Pep Guardiola, Cheftrainer des FC Bayern München, ist ein viel gelobter Mann. Als Spieler und Trainer war er bei seinem Stammklub, dem FC Barcelona, ausserordentlich erfolgreich. Manche Fussballfachleute bezeichnen Guardiola gar als Erfinder des «Tiki-Taka», jenes Fussballstils, bei dem es darum geht, den Ball so lange durch die eigenen Reihen zirkeln zu lassen, bis Publikum und Gegner dermassen eingelullt sind, dass sie stehend einschlafen.

Guardiola, kam 1971 in Katalonien zur Welt. Von 1984 bis 2001 spielte er für den FC Barcelona. Von dort wechselte er nach Italien, bevor er seine Spielerlaufbahn in Katar und Mexiko ausklingen liess. Anschliessend startete er bei seinem Stammklub eine Trainerkarriere, die er mit unzähligen nationalen und internationalen Titeln krönte. Seit letztem Sommer ist Guardiola nun Cheftrainer des FC Bayern.

Der Mann mit der Christian-Gross-Frisur wird in seiner Heimat nicht bloss als Trainer geschätzt. Seine philosophisch angehauchten Interviews, sein Interesse an zeitgenössischer Literatur und seine offen bekundete Sympathie für den katalanischen Nationalismus geben ihm die Aura des intellektuellen Feingeists. Als er an seiner ersten Pressekonferenz in München die JournalistInnen mit ein paar deutschen Sätzen begrüsste, ging ein Raunen durch die Sportwelt. Seine Deutschkenntnisse seien der ultimative Beweis für seine überdurchschnittliche Intelligenz und seinen Anspruch, auch in München von Anfang an alles richtig zu machen.

Tatsächlich schien Pep Guardiola seit dem Sommer alles richtig zu machen: Er legte sich nicht mit der empfindlichen Chefetage des Vereins an. Er hielt die vielen Stars und Diven im Team bei Laune. Seine Mannschaft gewann fast alle Spiele. Er vergass nie, den JournalistInnen auf gut Bayrisch Grüss Gott zu sagen. Und er liess sich ohne Murren am Oktoberfest in Lederhosen fotografieren.
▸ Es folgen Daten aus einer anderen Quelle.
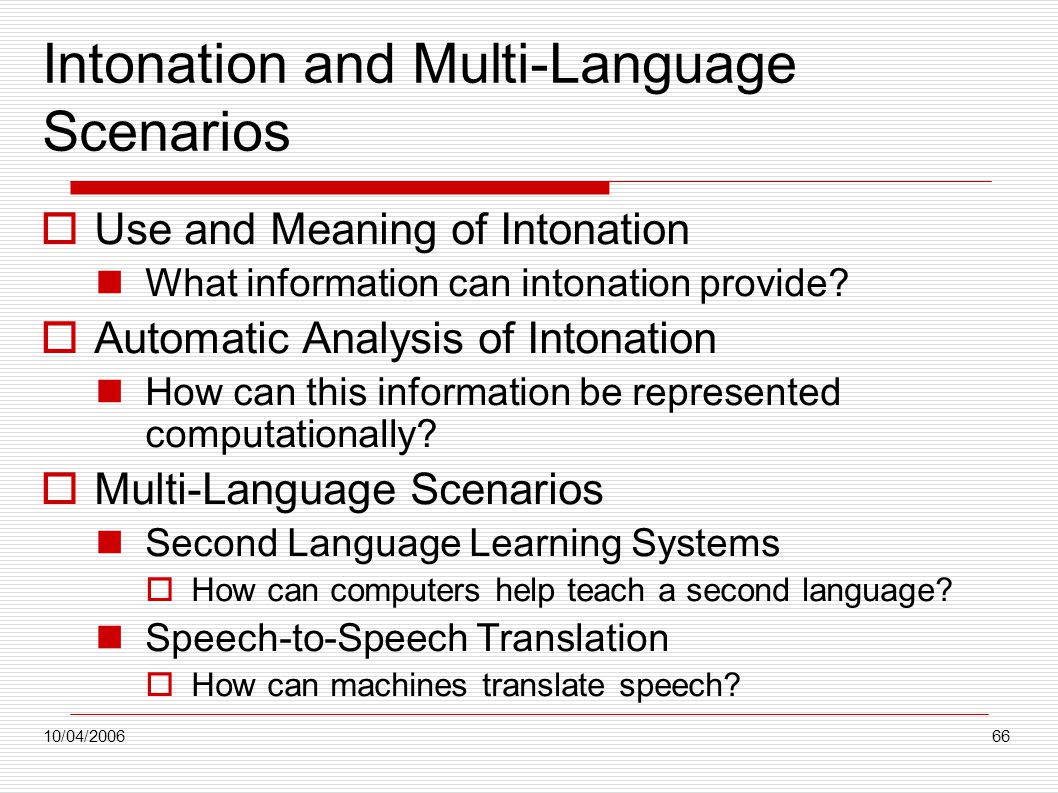 Intonation and Multi-Language Scenarios

Use and Meaning of Intonation

What information can intonation provide?

Automatic Analysis of Intonation

How can this information be represented computationally?

Multi-Language Scenarios

Second Language Learning Systems

How can computers help teach a second language?

Speech-to-Speech Translation

How can machines translate speech?

10/04/2006

66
Guardiola war der allseits gerühmte Musterschüler, dem alles leicht von der Hand geht.

Doch seit dem letzten Wochenende herrscht Aufruhr in München. Nicht der klare 3:0-Sieg im Spitzenspiel gegen den Rivalen Borussia Dortmund sorgt für Schlagzeilen, sondern eine dubiose «Maulwurfaffäre». Pep Guardiola behauptet, einer seiner Spieler plaudere seit Wochen Mannschaftsgeheimnisse an die Öffentlichkeit aus. Die «Bild»-Zeitung habe vor den Spielen taktische Details gekannt, die sie nur durch Indiskretionen aus der Garderobe habe in Erfahrung bringen können. Er werde das nicht dulden, sagte der Cheftrainer in einem Tonfall von bei ihm bisher nicht gekannter Schärfe. Und weil der Maulwurf offenbar noch immer aktiv ist, kennen wir sogar den Wortlaut von Guardiolas Drohung: «Egal wer es ist, es werden Köpfe rollen. Denjenigen schmeisse ich raus! Er wird nie wieder unter mir spielen!» Auch Karl-Heinz Rummenigge, der Vorstandsvorsitzende des FC Bayern München, drohte dem Maulwurf, dessen Namen bis heute niemand kennt, mit markigen Worten.
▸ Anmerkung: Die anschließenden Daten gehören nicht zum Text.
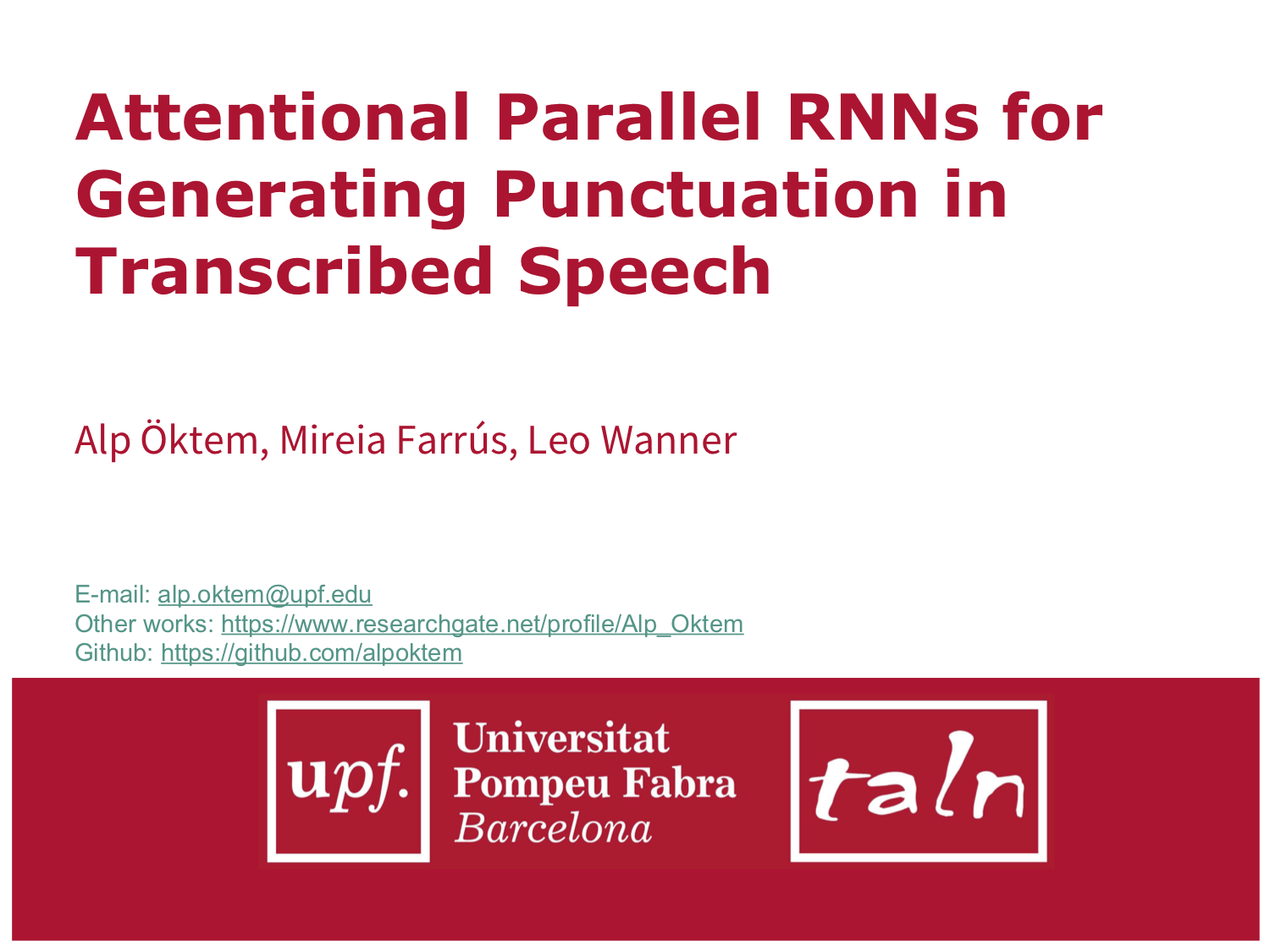 Attentional Parallel RNNs for Generating Punctuation in Transcribed Speech

Alp Öktem, Mireia Farrús, Leo Wanner

E-mail: alp.oktem@upf.edu
Other works: https://www.researchgate.net/profile/Alp_Oktem
Github: https://github.com/alpoktem

upf.

Universitat
Pompeu Fabra
Barcelona

taln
Ob es diesen Maulwurf überhaupt gibt, steht bislang nicht fest. Sicher ist nur, dass Pep Guardiola ein Kontrollfreak ist. Er will, dass jeder seiner Spieler eine perfekte Ballkontrolle hat. Er will, dass seine Equipe jedes Spiel vom Anpfiff bis zum Schlusspfiff vollkommen kontrolliert. Und er will bekanntlich auch das Privatleben seiner Spieler kontrollieren. Als sich der Barcelona-Star Gerard Piqué Anfang 2011 in die Sängerin Shakira verliebte, hatte Guardiola den Fussballer von einem Privatdetektiv beschatten lassen. Der Trainer wollte wissen, ob sein Schützling rechtzeitig ins Bett ging.

Für Guardiola geht Kontrolle über alles: Die Feststellung, dass er eben doch nicht alles im Griff hat, bringt Pep in Rage. Und zwar so sehr, dass er nicht weniger als den Kopf derer fordert, die er nicht kontrollieren kann.

Pedro Lenz (48) ist Schriftsteller und lebt 
in Olten. Ihn beruhigt, dass der FC Bayern 
die Telefongespräche seiner Spieler offenbar noch nicht abhört.